Miss Leale closed her mouth and proceeded with her chores. Her ladyship was in a taking, the maid told herself. Why, everyone knew that Miss Sophy was the sweetest, kindest, prettiest young lady ever. Why should anything disastrous occur to such a one? Lady Alicia didn't mean a word of it. With that comforting thought, the abigail put the conversation from her mind.

But Sophy's loving grandmother was not so easily comforted. A long life had taught her much, and one of the things she'd learned was that one paid a price for the flaws in one's character. Her granddaughter's willfulness and tendency to histrionics were characteristics for which the possessor would pay a price. And Lady Alicia had every expectation that her granddaughter's payment would soon become due. Unfortunately, she had not an inkling of the form which the disaster would take. And what was worse, she had no idea of how to prevent it.

If Sophia was facing imminent disaster, she showed no signs of having detected its looming presence. She hummed happily to herself as she studied the two ball gowns laid out on her bed. Picking up the cherry-colored Tiffany silk, she held it to her shoulders and twirled around her bedroom in the new waltz-step. This is the one, she decided happily. Bertie had liked bright colors as a boy. She hoped he hadn't changed too much.

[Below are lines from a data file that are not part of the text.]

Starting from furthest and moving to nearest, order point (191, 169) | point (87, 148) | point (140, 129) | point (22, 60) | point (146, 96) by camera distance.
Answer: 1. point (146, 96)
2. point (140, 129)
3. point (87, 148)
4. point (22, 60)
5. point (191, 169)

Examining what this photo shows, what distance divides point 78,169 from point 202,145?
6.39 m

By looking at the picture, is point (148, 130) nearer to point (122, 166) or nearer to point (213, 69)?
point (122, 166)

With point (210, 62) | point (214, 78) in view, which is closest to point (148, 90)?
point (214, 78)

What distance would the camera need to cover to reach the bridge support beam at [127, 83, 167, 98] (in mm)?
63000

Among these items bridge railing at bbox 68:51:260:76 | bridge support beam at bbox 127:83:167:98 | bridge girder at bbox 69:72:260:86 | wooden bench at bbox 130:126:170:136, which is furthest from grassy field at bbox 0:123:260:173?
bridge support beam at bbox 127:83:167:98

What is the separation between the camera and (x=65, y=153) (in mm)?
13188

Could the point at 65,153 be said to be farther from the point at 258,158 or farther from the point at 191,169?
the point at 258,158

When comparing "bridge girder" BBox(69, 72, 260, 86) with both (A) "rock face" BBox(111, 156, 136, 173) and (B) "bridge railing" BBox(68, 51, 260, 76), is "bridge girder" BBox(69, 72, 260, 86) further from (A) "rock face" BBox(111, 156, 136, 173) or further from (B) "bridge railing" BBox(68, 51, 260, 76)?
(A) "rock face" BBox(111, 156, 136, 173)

The memory of her cousin Bertie had remained fresh in her mind all during the eleven intervening years. There had never been anyone like Bertie in her life. They had ridden together, played together, exchanged favorites stories and revealed to each other their most closely-guarded secrets. An only child, Sophy had treasured the company of someone close to her own age. When Bertie had been taken off to India with his parents, she'd been heartbroken.